Fighting Hometown Favorite ‘Just Another Day in the Office’ for Yves Jabouin
For Yves Jabouin, it’s more like a vacation.
“Honestly, I welcome the opportunity to travel someplace new,” the Haitian-Canadian remarks. “Like when the UFC offered me a fight in Brazil (at UFC 134, vs. Ian Loveland), I jumped at it.”
In a couple of months, Jabouin will be crossing the pond to face highly touted British veteran Brad Pickett, in a featured bout on UFC on Fuel 5. Despite having almost the exact same number of professional fights (25 vs. 27), Jabouin may be the slight underdog to Pickett, currently ranked top-10 in the world at Bantamweight by some MMA news outlets.
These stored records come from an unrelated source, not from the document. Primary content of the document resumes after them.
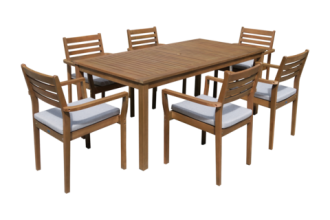 JONAS 7 PIECE OUTDOOR DINING SET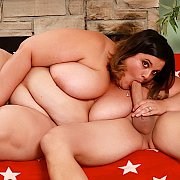 Fat N Sexy Pussy Pounding with Erin Green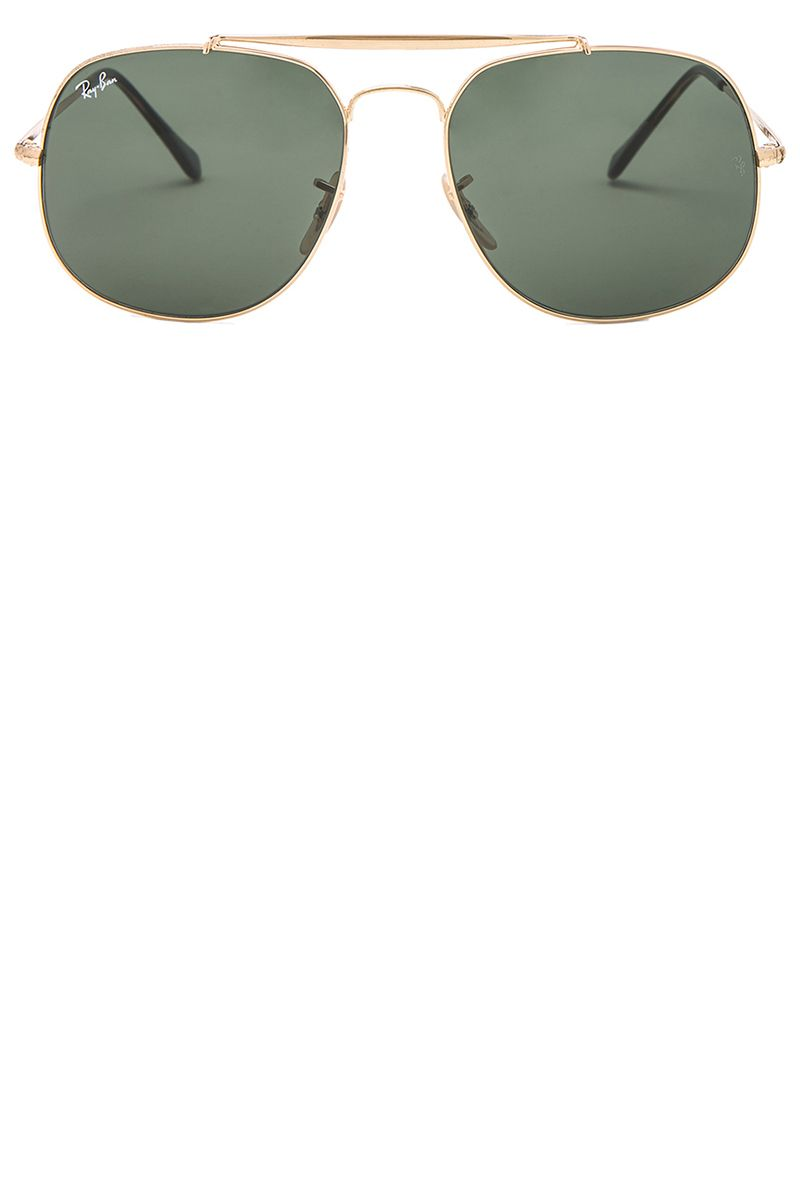 9c997b185e10 15 Best Aviator Sunglasses 2018 - Classic Aviators for Women to Wear This  Summer
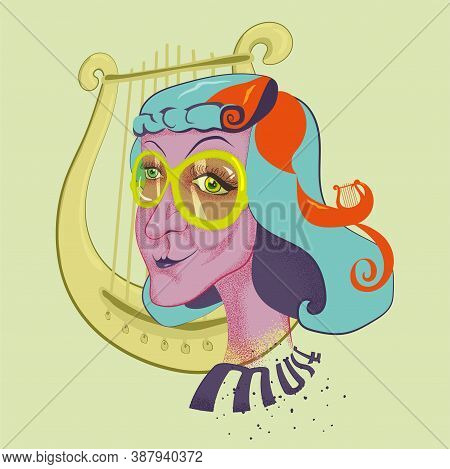 The Vector Illustration Interpretation Of The Image Of The Muse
Not that he’s bothered by that at all.
“I enjoy being the underdog. It’s a position I’m comfortable being in and I feel like it works to my advantage in some ways,” Jabouin explains. “He has to go out there and deal with the pressure from the crowd, the expectations. [For me] it’s just another day in the office.”
Still two months out from his September date with Pickett, Jabouin has only recently kicked his training into gear the last two weeks. He is quick to point out that he “never really stops training,” even between fights. In that way, he echoes so many of his compatriots at Montreal’s famed Tristar gym.
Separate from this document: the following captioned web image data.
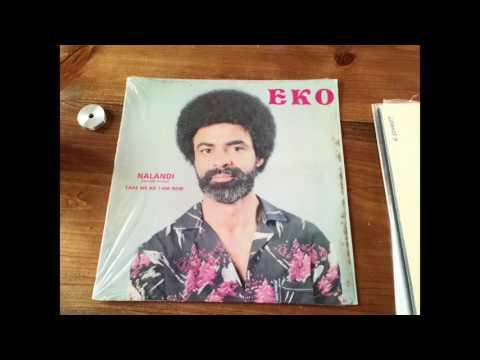 Eko - Take Me As I Am Now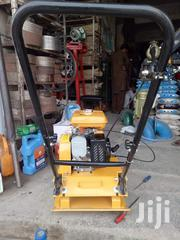 New Plate Compactors | Other Repair & Constraction Items for sale in Kiambu, Ndenderu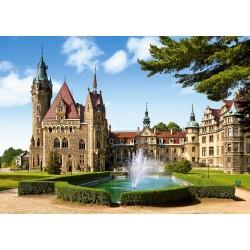 Castorland Puzzle Zámok Moszna, Poľsko, 1500 dielov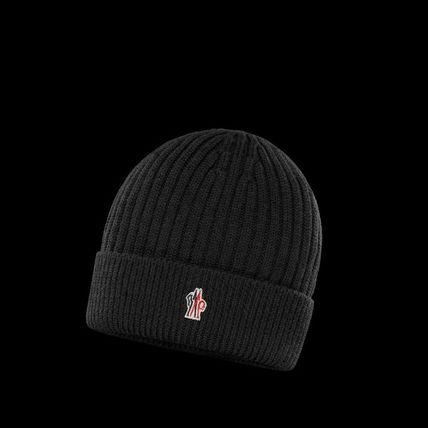 MONCLER GRENOBLE Knit Hats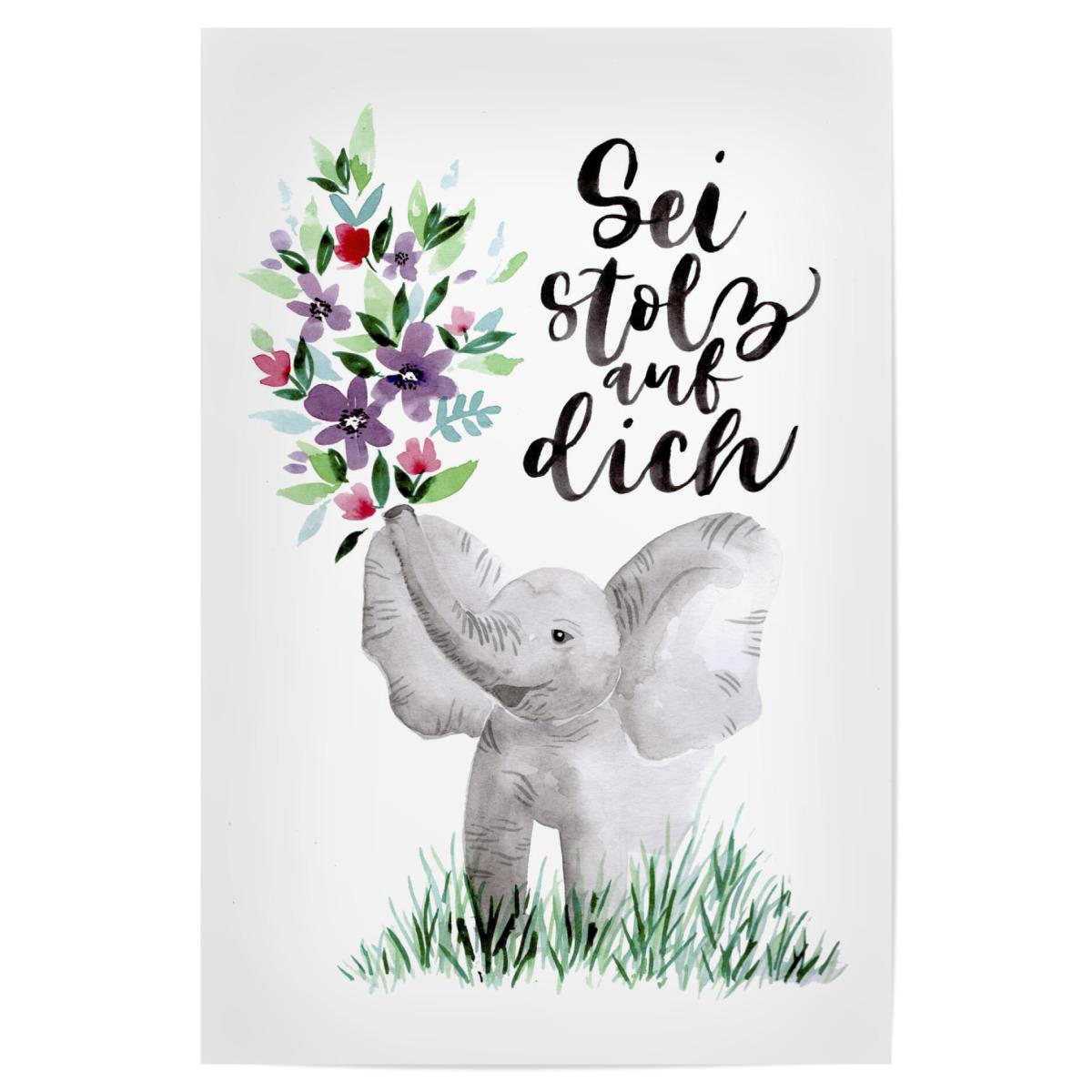 Elefant mit Blumen als Poster bei artboxONE kaufen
Oh, and about that hostile British crowd? Jabouin has a plan for them, too.
“Win the crowd,” Jabouin says, quoting Russell Crowe’s character from the film “Gladiator”. “Win the crowd, man.”
And in Brad Pickett, Jabouin has the perfect opponent to do just that.
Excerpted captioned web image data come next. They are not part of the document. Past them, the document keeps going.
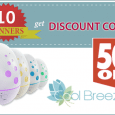 Essential Oil Diffuser Giveaway - March 2016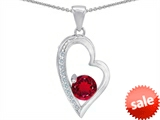 Original Star K™ Round Created Ruby Heart Pendant
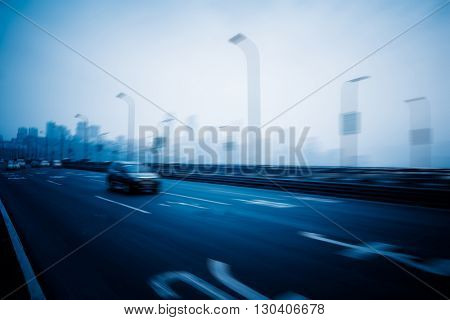 traffic through city, cityscape of china.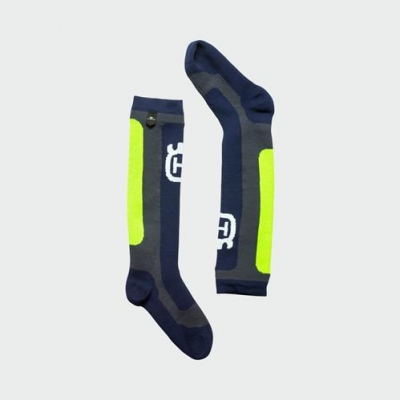 pho_hs_pers_vs_45398_3hs192030x_functional_waterproof_socks_variante__sall__awsg__v1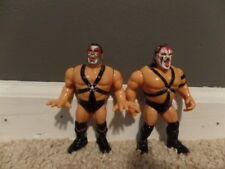 DEMOLITION AX SMASH wwf TAG TEAM wrestling HASBRO figures BLUE CARD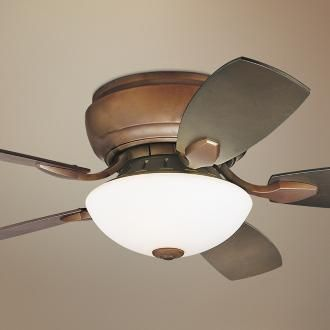 Low profile fans for low ceilings. like this style fan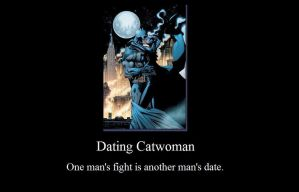 Dating Catwoman by JasonPictures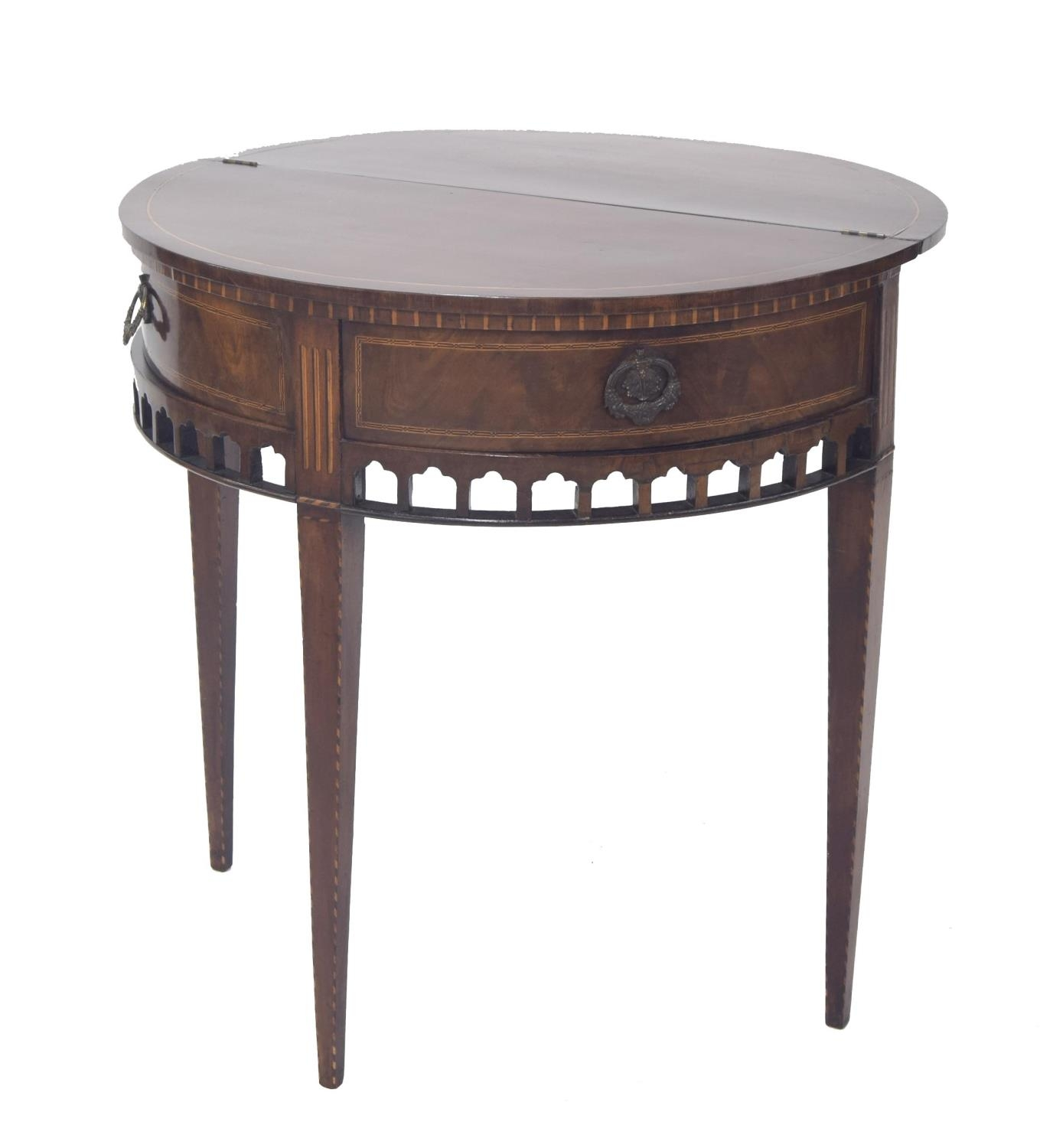 Dutch 19th century mahogany inlaid demi-lune fold-over tea table, the hinged top above a pull-out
“He’s very well-rounded, a natural scrapper, and he likes to stand in the pocket and trade,” Jabouin explains. “I can’t see us not having a great fight.”
Yves Jabouin is something of a “new face” to many UFC fans. This despite being an 11 year veteran of the game, coming on 30 professional fights, who has been under contract to Zuffa nearly four years. Whew.
And yet, it’s only recently that the Montreal native has seemingly hit his stride in the sport’s “big leagues”. Since dropping down to 135, Jabouin has rattled off three straight victories, looking better with each outing.
Still, one thing that has eluded Yves at his new weight class is a decisive stoppage victory – though it’s not for lack of trying.
“I definitely feel my last fight (vs. Jeff Hougland) should have been stopped. There were a couple of points in that fight I feel it could have been stopped,” Jabouin says. “When I hit him with that spinning back kick that dropped him, I saw the referee move like he was going to stop it, but then he changed his mind for some reason.”
A lifelong martial artist, the Haitian-born Jabouin got his first taste of martial arts in the form of Kyokushin Karate as a young boy. In this way, he once again echoes Tristar teammate and flagship fighter Georges St. Pierre, who also got his start in the martial arts via this self-defence oriented version of Karate.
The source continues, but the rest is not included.